Sunday, September 20, 2009

REBELS WON'T BE TURNED OVER TO PHILIPPINES GOV'T


SULTAN KUDARAT, Philippines – The leader of the Muslim insurgency in the southern Philippines said Saturday he would not turn over two of his commanders to authorities despite bloody attacks they launched last year.
  • However, Murad Ibrahim, chairman of the Moro Islamic Liberation Front (MILF) said his group was still keen on peace talks with Manila.
  • Speaking at a MILF camp outside the city of Cotabato, Ibrahim said the group would not give in to demands they turn over Ameril Umbrakato and Abdulrahman Macapaar who are blamed for attacks in Mindanao island in August, 2008.
  • "There is no way we can surrender them.

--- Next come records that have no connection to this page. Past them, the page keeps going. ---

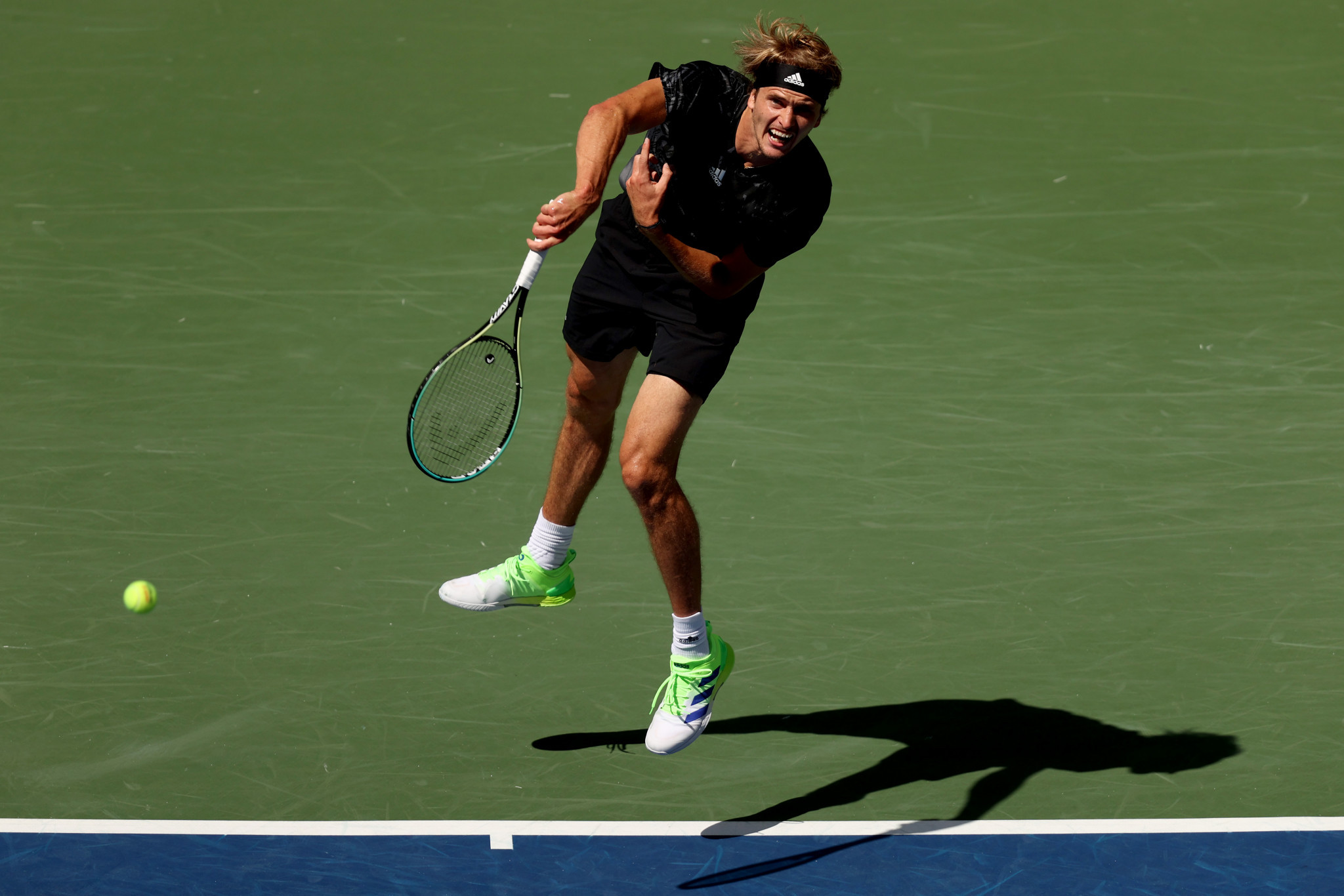 Olympic champion Alexander Zverev eased into the quarter-finals ©Getty Images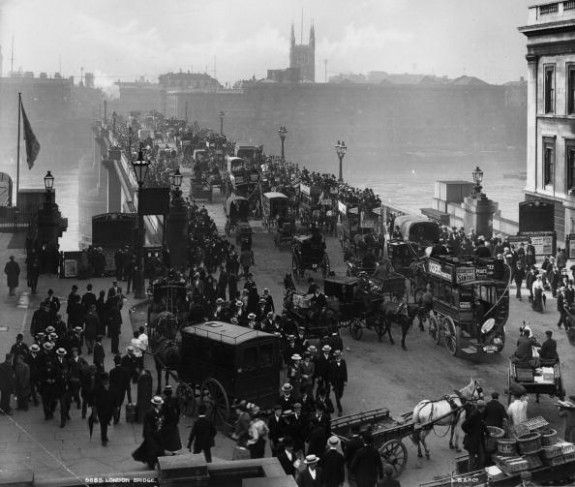 London Bridge  circa 1890:  Traffic on London Bridge.  (Photo by London Stereoscopic Company/Getty Images).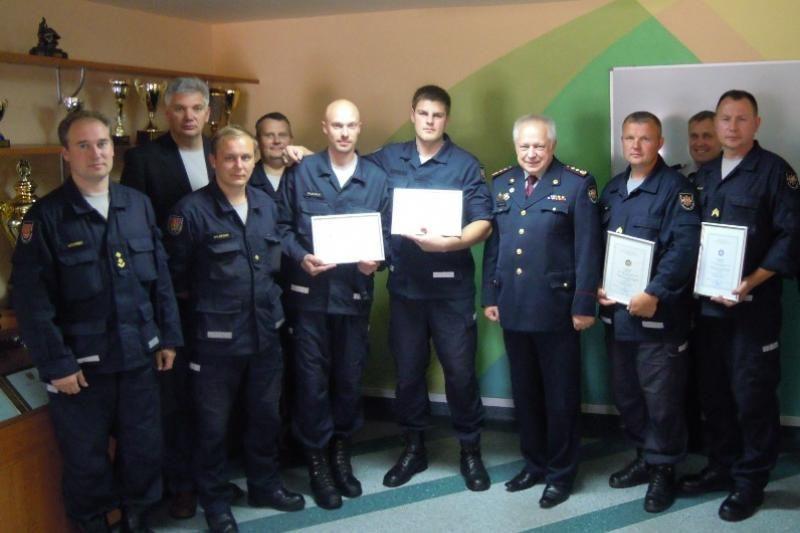 Apdovanoti keturis žmones išgelbėję Klaipėdos ugniagesiai gelbėtojai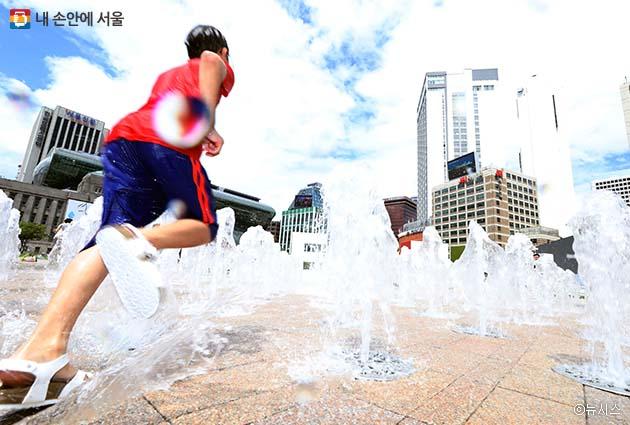 3일 오후 시청 서울광장 분수대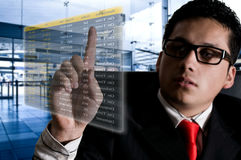 在一数字式futu的机场供以人员选择飞行 免版税库存图片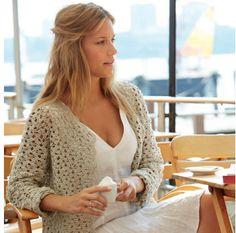 Een gratis Nederlandse haakpatroon van een vest in een mooi zomers kleurtje. Een leuk vest voor de koudere lentedagen. Lees meer over het haakpatroon...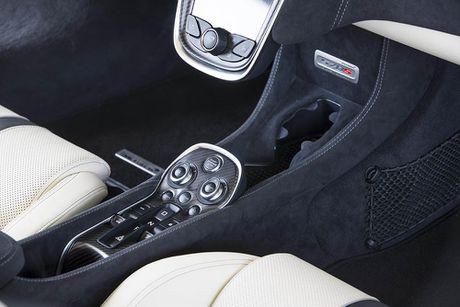 Ve dep thuc te sieu xe mui tran McLaren 570S Spider - Anh 19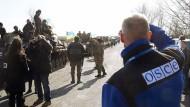Rückgabe schwerer Waffen in der Ostukraine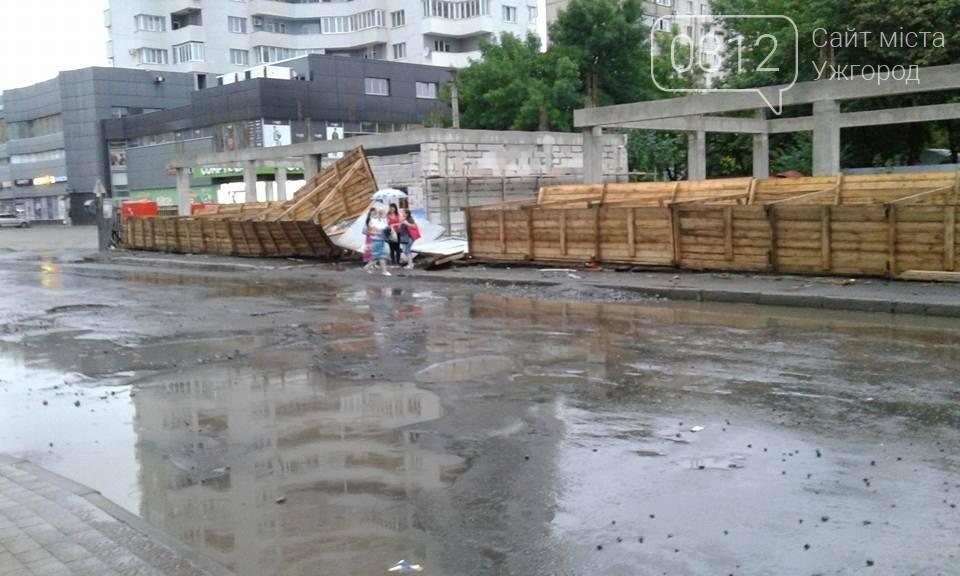 """В Ужгороді біля """"Токіо"""" сильний вітер повалив паркан навколо майбутнього торгового центру: фото, фото-3"""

The government has made the case against them but we don't recognise that case," he told AFP.
  • He said there should be an investigation of the incidents by a third party and if the two are found to have violated certain laws "then we have to sanction them based on our own laws."
  • He warned that "trust and confidence was completely shattered," after the Supreme Court last year junked a draft agreement with the MILF due to a widespread outcry from Christian communities.
  • The court's move sparked the attacks by Umbrakato and Macapaar against mostly-Christian towns in Mindanao that left scores dead and over half a million displaced.
  • The attacks broke a five-year ceasefire between the government and the MILF and halted the peace talks.
  • The government put a half a million-peso (104,000-dollar) reward on each of the commanders' heads and demanded that the MILF turn them over if they wanted the peace talks to proceed.
  • However Manila later softened this stance and on Wednesday signed an agreement allowing international peace brokers to be involved in negotiations aimed at ending the decades-old uprising.
  • Despite the violence, Ibrahim said he was committed to finding a peaceful solution to the problem but called on the government to show "political will".
  • The 12,000-member MILF has been waging a separatist rebellion since 1978 to carve out an Islamic state in the southern part of the largely Catholic Philippines.